Each year around $4 million of Scottsdale taxpayers’ money goes to the Cultural Council, a private entity which manages the city’s public arts programs, amounting to roughly one-third of its total annual budget. But the new agreement does not allow the public the right to have access to where exactly that tax money is spent and on what.

Not only does the public not know this, but under this new agreement the public may not ask.

The new agreement only allows “the city” the right to “inspect and audit the books and records of the Cultural Council from time to time upon 14 days notice.” Only city officials may see where your money is going.

Also, it requires “to the greatest extent possible, in keeping with the spirit of transparency and public disclosure, these policies and procedures shall align with the city’s policies and procedures on (ethics, open meetings, disclosure of documents and records retention).”

“Greatest extent possible” isn’t quantifiable.
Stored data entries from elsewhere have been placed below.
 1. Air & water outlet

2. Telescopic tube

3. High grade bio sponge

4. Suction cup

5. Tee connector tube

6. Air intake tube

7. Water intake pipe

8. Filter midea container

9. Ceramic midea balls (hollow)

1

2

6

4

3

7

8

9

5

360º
Moreover, the city’s lagging recent conduct regarding openness hardly qualifies its policies and procedures as standards for the Cultural Council’s emulation.

To its credit the Cultural Council has opened up many records and meetings to the public — records and meetings, that is, that it chooses to open.

But writing a better process of accountability imposed independently upon those spending tax dollars to achieve government goals is better public policy.

The City Council should amend the proposal to allow the public the right to inspect the Cultural Council’s books and records, and in far less time than two weeks. And it should specify in concrete language — avoiding references to “spirit” — what exactly is meant by transparency.